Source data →
# # # # # # #

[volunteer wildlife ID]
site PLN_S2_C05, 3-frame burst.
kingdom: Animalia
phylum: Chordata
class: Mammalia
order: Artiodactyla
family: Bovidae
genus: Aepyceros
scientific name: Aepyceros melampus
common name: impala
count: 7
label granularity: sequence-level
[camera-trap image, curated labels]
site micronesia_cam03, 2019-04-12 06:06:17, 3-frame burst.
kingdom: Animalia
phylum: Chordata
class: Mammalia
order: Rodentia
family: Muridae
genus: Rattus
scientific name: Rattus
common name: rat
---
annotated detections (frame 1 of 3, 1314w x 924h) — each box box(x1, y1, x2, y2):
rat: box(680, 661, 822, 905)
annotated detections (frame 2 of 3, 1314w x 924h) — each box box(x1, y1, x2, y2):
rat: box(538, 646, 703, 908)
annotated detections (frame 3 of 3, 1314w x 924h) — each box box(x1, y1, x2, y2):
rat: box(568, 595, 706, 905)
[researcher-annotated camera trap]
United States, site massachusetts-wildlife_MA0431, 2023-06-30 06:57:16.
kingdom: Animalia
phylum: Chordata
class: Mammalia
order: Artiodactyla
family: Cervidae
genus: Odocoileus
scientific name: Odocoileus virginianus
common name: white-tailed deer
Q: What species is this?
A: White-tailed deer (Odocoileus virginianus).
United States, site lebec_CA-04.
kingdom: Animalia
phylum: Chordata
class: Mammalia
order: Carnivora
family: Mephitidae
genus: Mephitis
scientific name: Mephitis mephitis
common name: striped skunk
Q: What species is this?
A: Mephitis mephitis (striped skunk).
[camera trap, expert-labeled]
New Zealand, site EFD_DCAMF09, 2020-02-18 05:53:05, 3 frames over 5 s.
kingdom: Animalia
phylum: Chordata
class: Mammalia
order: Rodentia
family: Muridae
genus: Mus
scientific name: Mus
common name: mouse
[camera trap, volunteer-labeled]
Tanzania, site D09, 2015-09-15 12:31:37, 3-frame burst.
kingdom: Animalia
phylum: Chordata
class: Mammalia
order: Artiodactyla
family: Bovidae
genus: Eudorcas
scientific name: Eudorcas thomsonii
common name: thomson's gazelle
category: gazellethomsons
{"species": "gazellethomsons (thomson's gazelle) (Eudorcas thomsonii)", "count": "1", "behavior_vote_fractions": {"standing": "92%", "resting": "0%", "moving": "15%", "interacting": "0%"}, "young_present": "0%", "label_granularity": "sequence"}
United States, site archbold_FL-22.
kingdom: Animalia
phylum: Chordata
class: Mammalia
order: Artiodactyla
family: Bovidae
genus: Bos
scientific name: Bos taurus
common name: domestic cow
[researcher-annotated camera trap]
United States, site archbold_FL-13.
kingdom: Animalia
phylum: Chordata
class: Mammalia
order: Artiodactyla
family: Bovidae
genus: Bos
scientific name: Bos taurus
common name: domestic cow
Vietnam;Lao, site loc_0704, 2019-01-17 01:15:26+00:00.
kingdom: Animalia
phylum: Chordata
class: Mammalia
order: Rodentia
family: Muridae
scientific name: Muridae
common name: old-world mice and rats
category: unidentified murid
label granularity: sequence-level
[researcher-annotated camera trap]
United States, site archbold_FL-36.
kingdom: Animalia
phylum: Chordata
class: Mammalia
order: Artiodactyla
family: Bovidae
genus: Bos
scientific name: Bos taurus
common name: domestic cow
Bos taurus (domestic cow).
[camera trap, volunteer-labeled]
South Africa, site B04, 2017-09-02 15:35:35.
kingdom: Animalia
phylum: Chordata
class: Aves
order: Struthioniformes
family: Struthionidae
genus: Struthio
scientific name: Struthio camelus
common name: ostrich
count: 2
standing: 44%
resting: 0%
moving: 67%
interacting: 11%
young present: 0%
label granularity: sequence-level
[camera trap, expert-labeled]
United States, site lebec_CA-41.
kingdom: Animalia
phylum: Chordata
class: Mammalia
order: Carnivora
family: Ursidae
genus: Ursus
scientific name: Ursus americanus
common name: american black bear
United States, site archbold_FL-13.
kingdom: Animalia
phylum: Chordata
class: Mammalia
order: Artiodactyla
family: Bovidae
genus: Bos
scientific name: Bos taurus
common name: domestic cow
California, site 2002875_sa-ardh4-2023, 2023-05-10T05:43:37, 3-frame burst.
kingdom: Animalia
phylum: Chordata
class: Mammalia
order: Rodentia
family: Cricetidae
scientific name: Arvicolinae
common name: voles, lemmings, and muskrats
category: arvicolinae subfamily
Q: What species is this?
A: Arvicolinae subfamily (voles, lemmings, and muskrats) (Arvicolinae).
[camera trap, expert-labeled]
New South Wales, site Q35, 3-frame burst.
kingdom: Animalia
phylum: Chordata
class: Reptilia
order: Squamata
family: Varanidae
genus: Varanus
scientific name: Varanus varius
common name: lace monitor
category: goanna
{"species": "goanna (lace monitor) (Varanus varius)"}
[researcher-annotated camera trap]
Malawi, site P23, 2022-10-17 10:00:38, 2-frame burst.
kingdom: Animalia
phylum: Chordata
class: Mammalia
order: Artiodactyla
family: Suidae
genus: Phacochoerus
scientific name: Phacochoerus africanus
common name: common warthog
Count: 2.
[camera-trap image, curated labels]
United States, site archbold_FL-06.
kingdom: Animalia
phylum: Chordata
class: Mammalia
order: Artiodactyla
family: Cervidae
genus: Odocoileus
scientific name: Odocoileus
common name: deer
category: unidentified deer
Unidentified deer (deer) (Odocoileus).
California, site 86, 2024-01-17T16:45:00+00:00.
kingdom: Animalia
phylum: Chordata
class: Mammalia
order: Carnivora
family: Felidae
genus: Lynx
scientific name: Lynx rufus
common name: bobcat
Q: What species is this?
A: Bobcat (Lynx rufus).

# # # # # # #

What needs to be done → Output the data in full, precisely as it appears above.

Completed exercise →
[volunteer wildlife ID]
site PLN_S2_C05, 3-frame burst.
kingdom: Animalia
phylum: Chordata
class: Mammalia
order: Artiodactyla
family: Bovidae
genus: Aepyceros
scientific name: Aepyceros melampus
common name: impala
count: 7
label granularity: sequence-level
[camera-trap image, curated labels]
site micronesia_cam03, 2019-04-12 06:06:17, 3-frame burst.
kingdom: Animalia
phylum: Chordata
class: Mammalia
order: Rodentia
family: Muridae
genus: Rattus
scientific name: Rattus
common name: rat
---
annotated detections (frame 1 of 3, 1314w x 924h) — each box box(x1, y1, x2, y2):
rat: box(680, 661, 822, 905)
annotated detections (frame 2 of 3, 1314w x 924h) — each box box(x1, y1, x2, y2):
rat: box(538, 646, 703, 908)
annotated detections (frame 3 of 3, 1314w x 924h) — each box box(x1, y1, x2, y2):
rat: box(568, 595, 706, 905)
[researcher-annotated camera trap]
United States, site massachusetts-wildlife_MA0431, 2023-06-30 06:57:16.
kingdom: Animalia
phylum: Chordata
class: Mammalia
order: Artiodactyla
family: Cervidae
genus: Odocoileus
scientific name: Odocoileus virginianus
common name: white-tailed deer
Q: What species is this?
A: White-tailed deer (Odocoileus virginianus).
United States, site lebec_CA-04.
kingdom: Animalia
phylum: Chordata
class: Mammalia
order: Carnivora
family: Mephitidae
genus: Mephitis
scientific name: Mephitis mephitis
common name: striped skunk
Q: What species is this?
A: Mephitis mephitis (striped skunk).
[camera trap, expert-labeled]
New Zealand, site EFD_DCAMF09, 2020-02-18 05:53:05, 3 frames over 5 s.
kingdom: Animalia
phylum: Chordata
class: Mammalia
order: Rodentia
family: Muridae
genus: Mus
scientific name: Mus
common name: mouse
[camera trap, volunteer-labeled]
Tanzania, site D09, 2015-09-15 12:31:37, 3-frame burst.
kingdom: Animalia
phylum: Chordata
class: Mammalia
order: Artiodactyla
family: Bovidae
genus: Eudorcas
scientific name: Eudorcas thomsonii
common name: thomson's gazelle
category: gazellethomsons
{"species": "gazellethomsons (thomson's gazelle) (Eudorcas thomsonii)", "count": "1", "behavior_vote_fractions": {"standing": "92%", "resting": "0%", "moving": "15%", "interacting": "0%"}, "young_present": "0%", "label_granularity": "sequence"}
United States, site archbold_FL-22.
kingdom: Animalia
phylum: Chordata
class: Mammalia
order: Artiodactyla
family: Bovidae
genus: Bos
scientific name: Bos taurus
common name: domestic cow
[researcher-annotated camera trap]
United States, site archbold_FL-13.
kingdom: Animalia
phylum: Chordata
class: Mammalia
order: Artiodactyla
family: Bovidae
genus: Bos
scientific name: Bos taurus
common name: domestic cow
Vietnam;Lao, site loc_0704, 2019-01-17 01:15:26+00:00.
kingdom: Animalia
phylum: Chordata
class: Mammalia
order: Rodentia
family: Muridae
scientific name: Muridae
common name: old-world mice and rats
category: unidentified murid
label granularity: sequence-level
[researcher-annotated camera trap]
United States, site archbold_FL-36.
kingdom: Animalia
phylum: Chordata
class: Mammalia
order: Artiodactyla
family: Bovidae
genus: Bos
scientific name: Bos taurus
common name: domestic cow
Bos taurus (domestic cow).
[camera trap, volunteer-labeled]
South Africa, site B04, 2017-09-02 15:35:35.
kingdom: Animalia
phylum: Chordata
class: Aves
order: Struthioniformes
family: Struthionidae
genus: Struthio
scientific name: Struthio camelus
common name: ostrich
count: 2
standing: 44%
resting: 0%
moving: 67%
interacting: 11%
young present: 0%
label granularity: sequence-level
[camera trap, expert-labeled]
United States, site lebec_CA-41.
kingdom: Animalia
phylum: Chordata
class: Mammalia
order: Carnivora
family: Ursidae
genus: Ursus
scientific name: Ursus americanus
common name: american black bear
United States, site archbold_FL-13.
kingdom: Animalia
phylum: Chordata
class: Mammalia
order: Artiodactyla
family: Bovidae
genus: Bos
scientific name: Bos taurus
common name: domestic cow
California, site 2002875_sa-ardh4-2023, 2023-05-10T05:43:37, 3-frame burst.
kingdom: Animalia
phylum: Chordata
class: Mammalia
order: Rodentia
family: Cricetidae
scientific name: Arvicolinae
common name: voles, lemmings, and muskrats
category: arvicolinae subfamily
Q: What species is this?
A: Arvicolinae subfamily (voles, lemmings, and muskrats) (Arvicolinae).
[camera trap, expert-labeled]
New South Wales, site Q35, 3-frame burst.
kingdom: Animalia
phylum: Chordata
class: Reptilia
order: Squamata
family: Varanidae
genus: Varanus
scientific name: Varanus varius
common name: lace monitor
category: goanna
{"species": "goanna (lace monitor) (Varanus varius)"}
[researcher-annotated camera trap]
Malawi, site P23, 2022-10-17 10:00:38, 2-frame burst.
kingdom: Animalia
phylum: Chordata
class: Mammalia
order: Artiodactyla
family: Suidae
genus: Phacochoerus
scientific name: Phacochoerus africanus
common name: common warthog
Count: 2.
[camera-trap image, curated labels]
United States, site archbold_FL-06.
kingdom: Animalia
phylum: Chordata
class: Mammalia
order: Artiodactyla
family: Cervidae
genus: Odocoileus
scientific name: Odocoileus
common name: deer
category: unidentified deer
Unidentified deer (deer) (Odocoileus).
California, site 86, 2024-01-17T16:45:00+00:00.
kingdom: Animalia
phylum: Chordata
class: Mammalia
order: Carnivora
family: Felidae
genus: Lynx
scientific name: Lynx rufus
common name: bobcat
Q: What species is this?
A: Bobcat (Lynx rufus).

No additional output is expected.